> PROBLEM DETAILS:
Copy every row below word for word, leaving nothing out and changing nothing.

> EXCERPTED DATA:

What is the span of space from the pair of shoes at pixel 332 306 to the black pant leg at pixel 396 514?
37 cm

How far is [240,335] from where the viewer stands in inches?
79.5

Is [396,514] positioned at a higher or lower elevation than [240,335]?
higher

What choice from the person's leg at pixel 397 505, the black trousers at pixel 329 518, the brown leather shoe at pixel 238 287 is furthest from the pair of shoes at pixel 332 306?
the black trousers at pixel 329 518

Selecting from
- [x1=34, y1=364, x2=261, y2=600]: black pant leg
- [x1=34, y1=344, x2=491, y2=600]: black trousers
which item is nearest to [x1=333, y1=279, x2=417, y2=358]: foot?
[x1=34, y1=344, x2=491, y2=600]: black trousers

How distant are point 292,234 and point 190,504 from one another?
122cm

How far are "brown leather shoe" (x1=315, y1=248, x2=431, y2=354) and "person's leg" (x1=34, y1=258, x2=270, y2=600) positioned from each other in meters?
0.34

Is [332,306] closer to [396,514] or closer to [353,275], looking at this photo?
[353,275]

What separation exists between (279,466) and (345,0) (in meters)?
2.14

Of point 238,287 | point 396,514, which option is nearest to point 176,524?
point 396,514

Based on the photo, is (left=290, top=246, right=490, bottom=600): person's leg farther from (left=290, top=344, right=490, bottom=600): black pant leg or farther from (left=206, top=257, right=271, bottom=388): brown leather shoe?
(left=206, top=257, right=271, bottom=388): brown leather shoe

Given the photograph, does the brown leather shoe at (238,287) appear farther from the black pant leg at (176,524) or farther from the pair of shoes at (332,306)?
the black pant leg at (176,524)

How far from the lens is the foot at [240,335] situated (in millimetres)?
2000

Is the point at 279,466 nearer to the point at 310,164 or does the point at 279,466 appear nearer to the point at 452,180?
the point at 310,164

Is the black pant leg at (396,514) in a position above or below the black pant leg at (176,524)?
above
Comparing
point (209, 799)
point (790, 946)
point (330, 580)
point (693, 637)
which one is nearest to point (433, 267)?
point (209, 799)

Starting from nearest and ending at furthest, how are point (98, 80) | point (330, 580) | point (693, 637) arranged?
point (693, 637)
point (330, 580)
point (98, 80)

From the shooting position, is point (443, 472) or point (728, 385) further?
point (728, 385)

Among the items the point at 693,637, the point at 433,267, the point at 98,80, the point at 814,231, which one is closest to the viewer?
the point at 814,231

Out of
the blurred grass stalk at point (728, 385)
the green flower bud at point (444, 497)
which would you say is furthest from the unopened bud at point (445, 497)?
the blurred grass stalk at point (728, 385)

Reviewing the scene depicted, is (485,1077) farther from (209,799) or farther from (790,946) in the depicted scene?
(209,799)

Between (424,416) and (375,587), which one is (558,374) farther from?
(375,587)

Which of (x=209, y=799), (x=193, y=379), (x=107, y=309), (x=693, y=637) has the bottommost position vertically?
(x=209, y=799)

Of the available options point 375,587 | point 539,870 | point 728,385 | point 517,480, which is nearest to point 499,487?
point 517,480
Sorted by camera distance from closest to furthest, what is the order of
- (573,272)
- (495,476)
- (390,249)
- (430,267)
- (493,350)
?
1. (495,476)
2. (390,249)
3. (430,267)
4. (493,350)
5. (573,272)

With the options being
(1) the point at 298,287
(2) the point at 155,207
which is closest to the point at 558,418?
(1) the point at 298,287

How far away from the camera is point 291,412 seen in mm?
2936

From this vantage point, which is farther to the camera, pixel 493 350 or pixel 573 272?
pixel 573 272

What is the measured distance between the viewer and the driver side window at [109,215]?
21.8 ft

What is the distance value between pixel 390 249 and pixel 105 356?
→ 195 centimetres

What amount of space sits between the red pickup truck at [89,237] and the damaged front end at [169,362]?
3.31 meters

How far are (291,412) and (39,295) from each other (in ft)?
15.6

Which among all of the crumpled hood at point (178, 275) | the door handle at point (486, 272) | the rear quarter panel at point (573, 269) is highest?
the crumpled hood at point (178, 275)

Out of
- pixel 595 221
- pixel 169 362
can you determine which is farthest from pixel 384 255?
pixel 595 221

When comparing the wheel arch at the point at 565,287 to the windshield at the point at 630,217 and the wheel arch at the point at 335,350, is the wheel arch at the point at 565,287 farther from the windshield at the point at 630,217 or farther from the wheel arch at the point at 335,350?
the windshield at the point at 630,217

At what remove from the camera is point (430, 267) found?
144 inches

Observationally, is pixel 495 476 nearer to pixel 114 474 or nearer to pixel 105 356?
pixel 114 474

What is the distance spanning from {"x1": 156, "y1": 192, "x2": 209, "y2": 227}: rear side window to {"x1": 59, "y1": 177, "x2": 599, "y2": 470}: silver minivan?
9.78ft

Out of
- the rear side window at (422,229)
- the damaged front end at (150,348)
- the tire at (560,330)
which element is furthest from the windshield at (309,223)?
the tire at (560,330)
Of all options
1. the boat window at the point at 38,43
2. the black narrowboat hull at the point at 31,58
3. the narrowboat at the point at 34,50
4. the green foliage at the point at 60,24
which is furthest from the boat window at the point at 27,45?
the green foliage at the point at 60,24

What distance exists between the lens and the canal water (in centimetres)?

> CORRECT ANSWER:
What is the span of space from the pair of shoes at pixel 332 306 to the black pant leg at pixel 396 514?
37 cm

How far is [240,335] from where the viewer stands in inches?
79.5

Is [396,514] positioned at a higher or lower elevation than [240,335]?
higher

What choice from the person's leg at pixel 397 505, the black trousers at pixel 329 518, the brown leather shoe at pixel 238 287 is furthest from the pair of shoes at pixel 332 306?
the black trousers at pixel 329 518

Selecting from
- [x1=34, y1=364, x2=261, y2=600]: black pant leg
- [x1=34, y1=344, x2=491, y2=600]: black trousers
which item is nearest to [x1=333, y1=279, x2=417, y2=358]: foot?
[x1=34, y1=344, x2=491, y2=600]: black trousers

How distant are point 292,234 and point 190,504 from one another?
122cm

How far are "brown leather shoe" (x1=315, y1=248, x2=431, y2=354) and "person's leg" (x1=34, y1=258, x2=270, y2=600) positioned from each other in meters?
0.34

Is [332,306] closer to [396,514] or closer to [353,275], looking at this photo?
[353,275]

What separation exists between (279,466) and (345,0) (in meters)?
2.14

Of point 238,287 | point 396,514, which option is nearest to point 176,524?
point 396,514

Based on the photo, is (left=290, top=246, right=490, bottom=600): person's leg farther from (left=290, top=344, right=490, bottom=600): black pant leg or farther from (left=206, top=257, right=271, bottom=388): brown leather shoe?
(left=206, top=257, right=271, bottom=388): brown leather shoe

Given the photograph, does the brown leather shoe at (238,287) appear farther from the black pant leg at (176,524) or farther from the pair of shoes at (332,306)?
the black pant leg at (176,524)

How far from the lens is the foot at [240,335] situated (in millimetres)?
2000

Is the point at 279,466 nearer to the point at 310,164 or does the point at 279,466 appear nearer to the point at 452,180?
the point at 310,164

Is the black pant leg at (396,514) in a position above or below the black pant leg at (176,524)?
above
Comparing
point (209, 799)
point (790, 946)
point (330, 580)
point (693, 637)
which one is nearest to point (433, 267)?
point (209, 799)

Starting from nearest and ending at furthest, how are point (98, 80) | point (330, 580) | point (693, 637) arranged?
point (693, 637)
point (330, 580)
point (98, 80)

From the shooting position, is point (443, 472) or point (728, 385) further?
point (728, 385)

Among the items the point at 693,637, the point at 433,267, the point at 98,80, the point at 814,231, which one is closest to the viewer?
the point at 814,231

Out of
the blurred grass stalk at point (728, 385)
the green flower bud at point (444, 497)
which would you say is furthest from the unopened bud at point (445, 497)?
the blurred grass stalk at point (728, 385)

Reviewing the scene depicted, is (485,1077) farther from (209,799) or farther from (790,946) in the depicted scene?
(209,799)

Between (424,416) and (375,587), which one is (558,374) farther from?
(375,587)

Which of (x=209, y=799), (x=193, y=379), (x=107, y=309), (x=693, y=637) has the bottommost position vertically?
(x=209, y=799)

Of the available options point 375,587 | point 539,870 | point 728,385 | point 517,480, which is nearest to point 499,487?
point 517,480
Sorted by camera distance from closest to furthest, what is the order of
- (573,272)
- (495,476)
- (390,249)
- (430,267)
- (493,350)
?
1. (495,476)
2. (390,249)
3. (430,267)
4. (493,350)
5. (573,272)

With the options being
(1) the point at 298,287
(2) the point at 155,207
which is closest to the point at 558,418?
(1) the point at 298,287

How far away from the camera is point 291,412 seen in mm?
2936

From this vantage point, which is farther to the camera, pixel 493 350 or pixel 573 272?
pixel 573 272

What is the measured distance between the viewer and the driver side window at [109,215]?
21.8 ft

What is the distance value between pixel 390 249 and pixel 105 356?
→ 195 centimetres

What amount of space sits between the red pickup truck at [89,237] and the damaged front end at [169,362]?
3.31 meters

How far are (291,412) and (39,295) from each other (in ft)?
15.6

Which among all of the crumpled hood at point (178, 275) | the door handle at point (486, 272) | the rear quarter panel at point (573, 269) is highest?
the crumpled hood at point (178, 275)

Out of
- pixel 595 221
- pixel 169 362
can you determine which is farthest from pixel 384 255?
pixel 595 221

When comparing the wheel arch at the point at 565,287 to the windshield at the point at 630,217 and the wheel arch at the point at 335,350, is the wheel arch at the point at 565,287 farther from the windshield at the point at 630,217 or farther from the wheel arch at the point at 335,350?
the windshield at the point at 630,217

At what remove from the camera is point (430, 267) found?
144 inches

Observationally, is pixel 495 476 nearer to pixel 114 474 or nearer to pixel 105 356?
pixel 114 474

What is the distance spanning from {"x1": 156, "y1": 192, "x2": 209, "y2": 227}: rear side window to {"x1": 59, "y1": 177, "x2": 599, "y2": 470}: silver minivan?
9.78ft

Out of
- the rear side window at (422,229)
- the damaged front end at (150,348)
- the tire at (560,330)
which element is furthest from the windshield at (309,223)?
the tire at (560,330)
Of all options
1. the boat window at the point at 38,43
2. the black narrowboat hull at the point at 31,58
3. the narrowboat at the point at 34,50
4. the green foliage at the point at 60,24
which is furthest from the boat window at the point at 27,45?
the green foliage at the point at 60,24

What distance exists between the lens and the canal water (in centimetres)?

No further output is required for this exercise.